# wandb.log

[![](https://www.tensorflow.org/images/GitHub-Mark-32px.png)View source on GitHub](https://www.github.com/wandb/client/tree/v0.10.31.dev1/wandb/sdk/wandb_run.py#L934-L1098)

Log a dict to the global run's history.

```python
log(
    data: Dict[str, Any],
    step: int = None,
    commit: bool = None,
    sync: bool = None
) -> None
```

Use `wandb.log` to log data from runs, such as scalars, images, video, histograms, and matplotlib plots.

The most basic usage is `wandb.log({'train-loss': 0.5, 'accuracy': 0.9})`. This will save a history row associated with the run with `train-loss=0.5` and `accuracy=0.9`. Visualize logged data in the workspace at wandb.ai, or locally on a self-hosted instance of the W\&B app: <https://docs.wandb.ai/self-hosted>

Export data to explore in a Jupyter notebook, for example, with the API: <https://docs.wandb.ai/ref/public-api>

Each time you call wandb.log(), this adds a new row to history and updates the summary values for each key logged. In the UI, summary values show up in the run table to compare single values across runs. You might want to update summary manually to set the *best* value instead of the *last* value for a given metric. After you finish logging, you can set summary: `wandb.run.summary["accuracy"] = 0.9`.

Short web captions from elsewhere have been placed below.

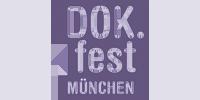 DokFest_02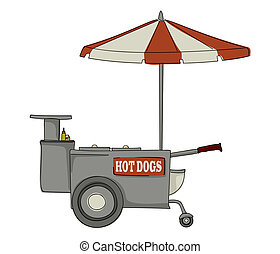 Hot dog stand - Booth stand hot dog on white background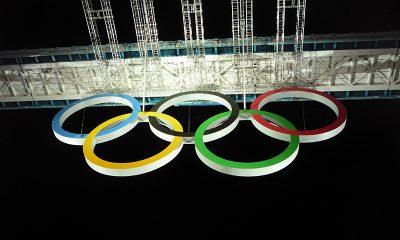 Jeux Olympiques de Londres 2012 - Tower Bridge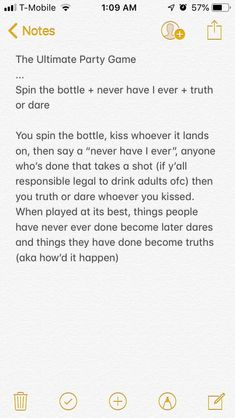 Just a party game idea I had dunno what to call it. Its spin the bottle ne - - Just a party game idea I had dunno what to call it. Its spin the bottle ne Party Just a party game idea I had dunno what to call it. Its spin the bottle ne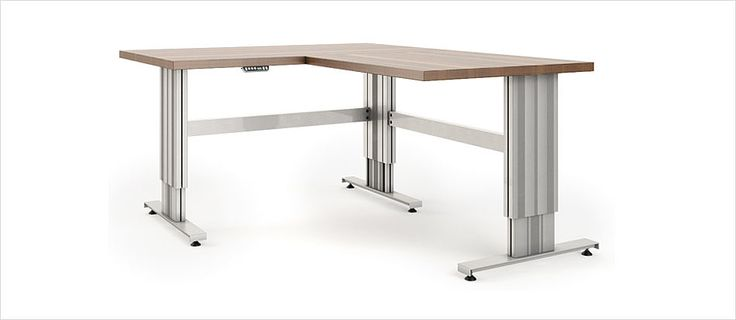 Höhenverstellbare Tischuntergestell SL für 2 bis 4 Beine – Ergoswiss AG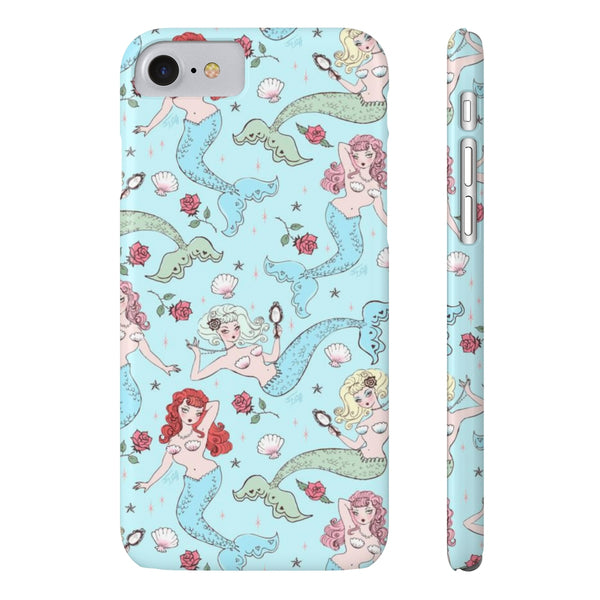 Mermaids and Roses on Aqua • Slim Phone Case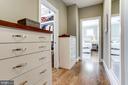 Custom built-in dressers & walk-in closet - 405 N HIGHLAND ST, ARLINGTON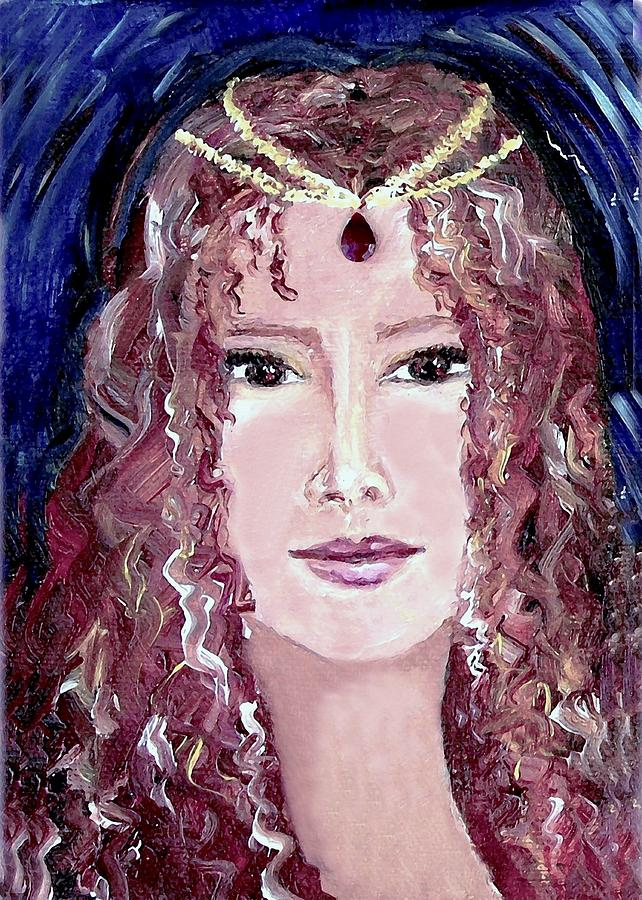 Portrait Painting - Exotic Ruby by Robin Monroe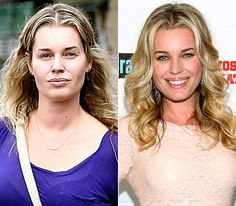 Rebecca Romijn On left: leaving a nail salon in Woodland Hills, Calif. 2012 On right: attending the Most Talkative: Stories From The Front Lines of Pop Culture book release party in West Hollywood on May 2012 Rebecca Romijn, Celebrity Gallery, Celebrity Pictures, Divas, Before And After Photoshop, Celebs Without Makeup, Asian Make Up, Cool Photoshop, Photoshop Actions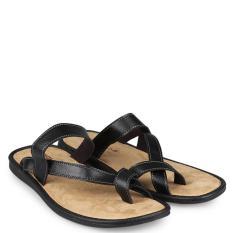 daimatu  Men Shoes Flip Flops & Sandals Flip Flops  Pria Sepatu Flip Flops & Sandal Flip Flops Dark Brown Coklat gelap Diskon discount murah bazaar baju celana fashion brand branded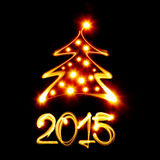 Christmas tree 2015. Christmas tree and 2015 created by light Royalty Free Stock Image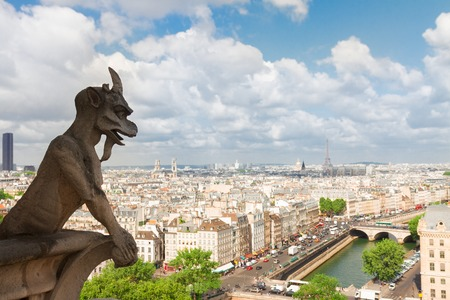 gargouille: Gargoyle of Paris on Notre Dame Cathedral church and Paris cityscape, France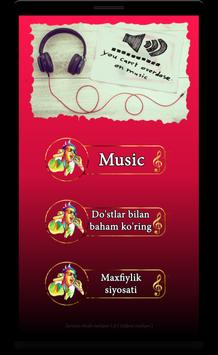 новий ЯрмаК Yarmak - mp3 screenshot 3
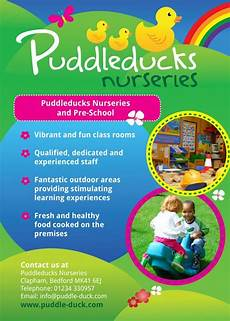 How To Make Advertising Flyers Nursery School Flyer Design Examples Of Some Of The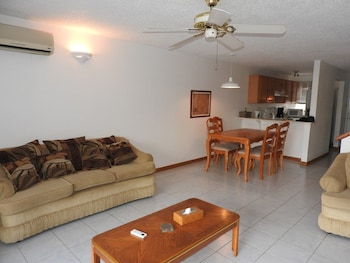 Picture of Villa 230C at Jolly Harbour in Jolly Harbour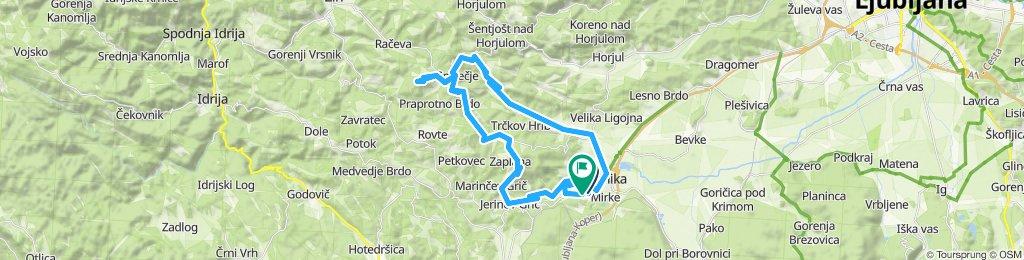 Gemütliche Route in Vrhnika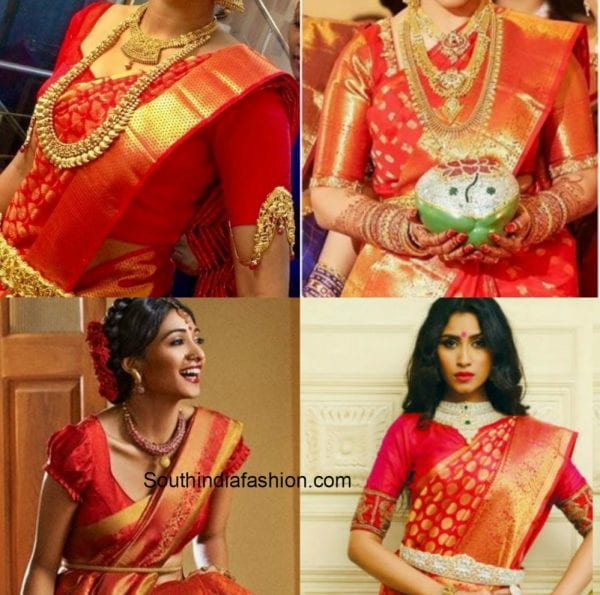 red saree red blouse 1 600x595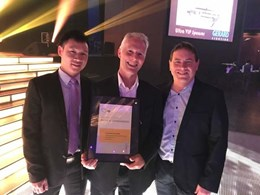 Gerard Lighting wins 2017 IES award for luminaire design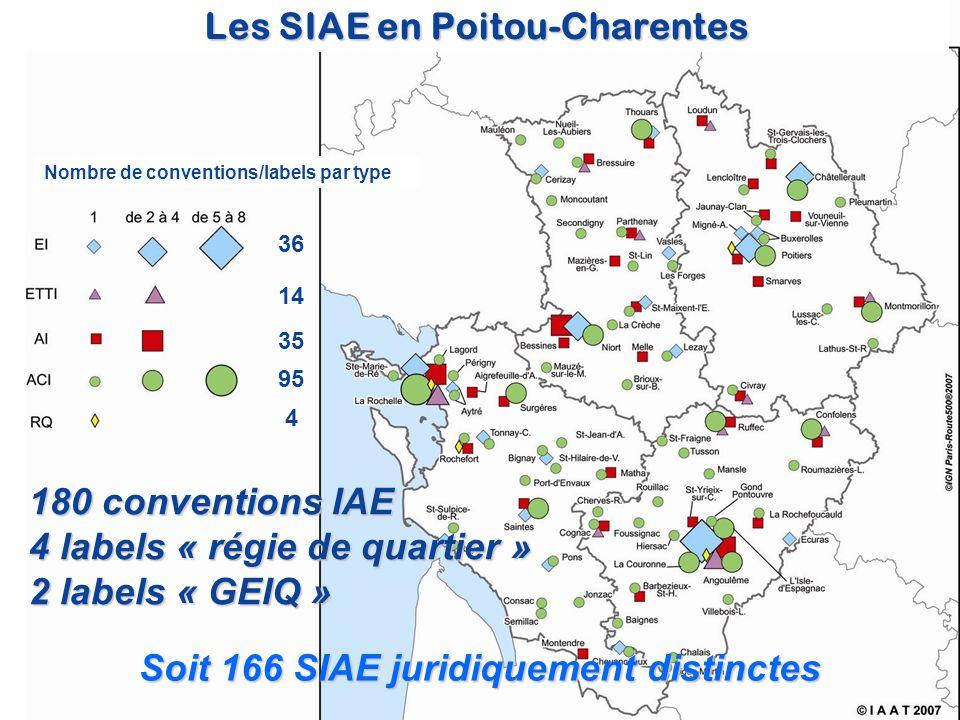 Les SIAE en Poitou-Charentes Soit 166 SIAE juridiquement distinctes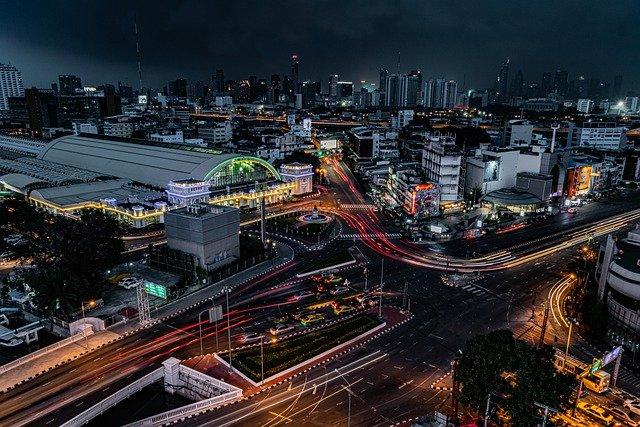 schema de la ville de bangkok
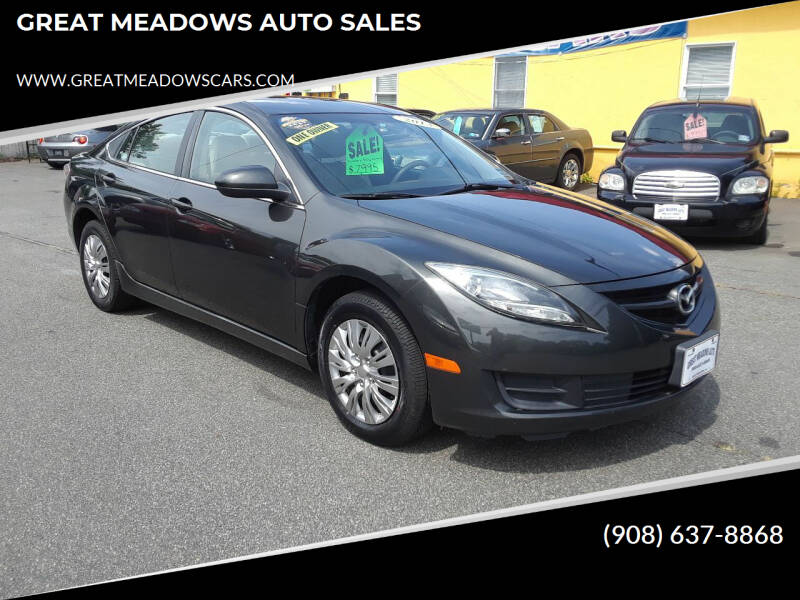 2013 Mazda MAZDA6 for sale at GREAT MEADOWS AUTO SALES in Great Meadows NJ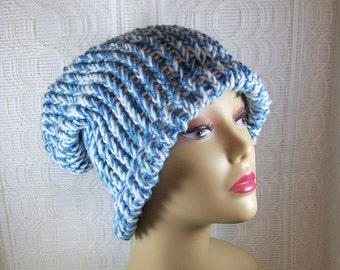 Knit Cap / Winter Cap / Knit Hat / Winter Hat / Warm Hat / Slouch Hat / Slouchy Knit Hat / Handmade Hat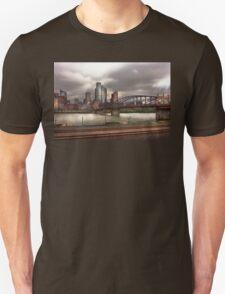 City - Pittsburg, PA - Smithfield Bridge  Unisex T-Shirt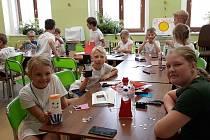 Dům dětí a mládeže Trend opět nabízí spoustu aktivit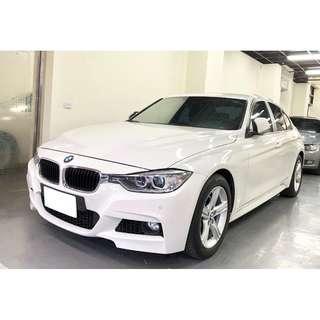 FB搜尋→TOP 嚴選中古車 2013年 BMW 328I 超激白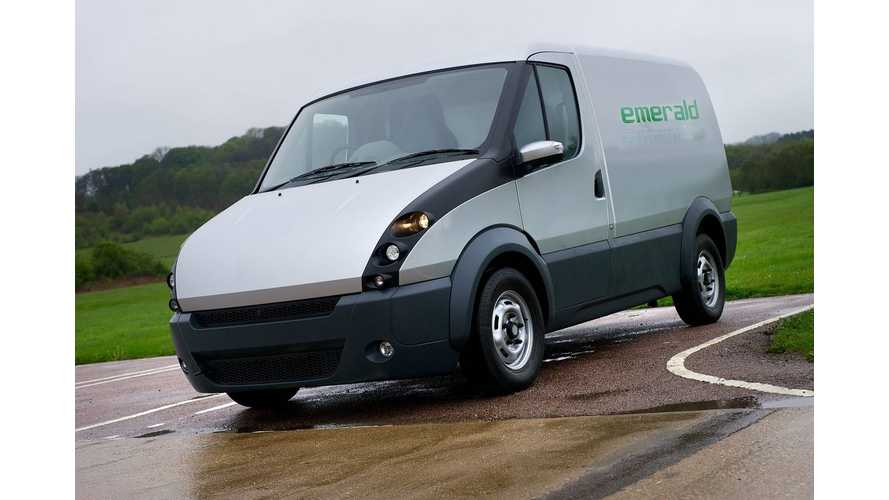 First Mass-Produced Extended-Range Electric Van To Launch Late Next Year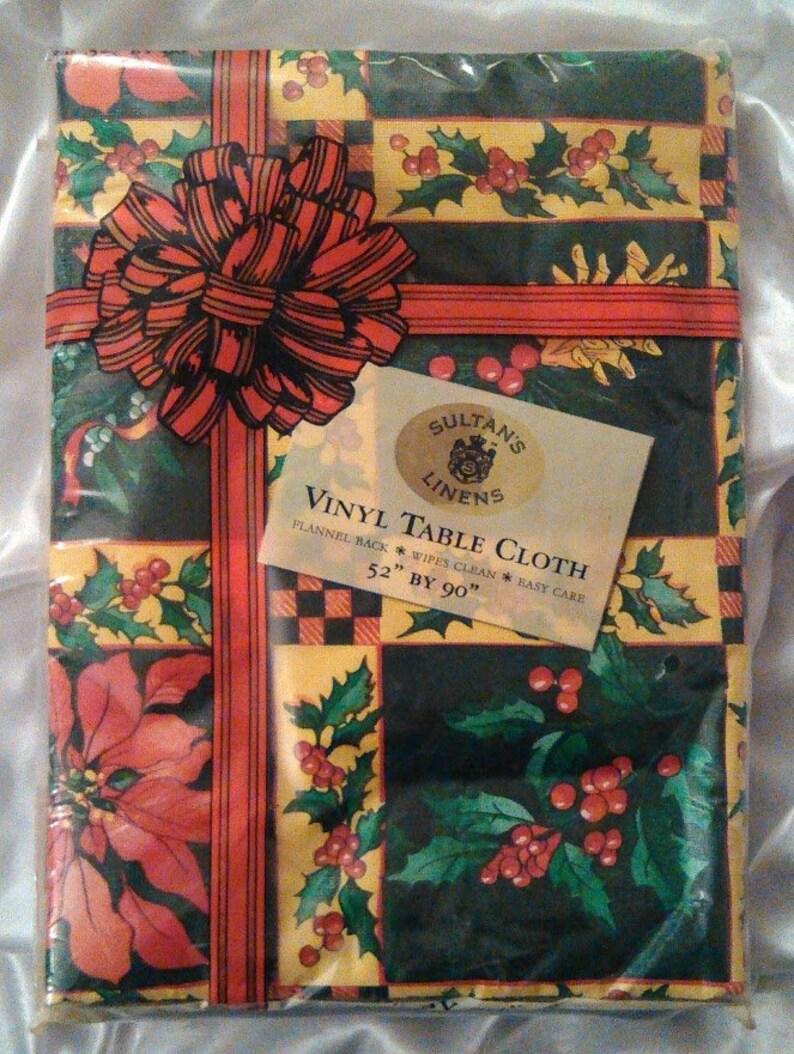 Jahrgang Sultan Bettwäsche Vinyl Tischdecke Flanell Rückseite Wischt Sauber Einfache Pflege Weihnachten Weihnachtssterne Holly 52 X 90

Logged values don't have to be scalars. Logging any wandb object is supported. For example `wandb.log({"example": wandb.Image("myimage.jpg")})` will log an example image which will be displayed nicely in the wandb UI. See <https://docs.wandb.com/library/reference/data_types> for all of the different supported types.

Logging nested metrics is encouraged and is supported in the wandb API, so you could log multiple accuracy values with `wandb.log({'dataset-1': {'acc': 0.9, 'loss': 0.3} ,'dataset-2': {'acc': 0.8, 'loss': 0.2}})` and the metrics will be organized in the wandb UI.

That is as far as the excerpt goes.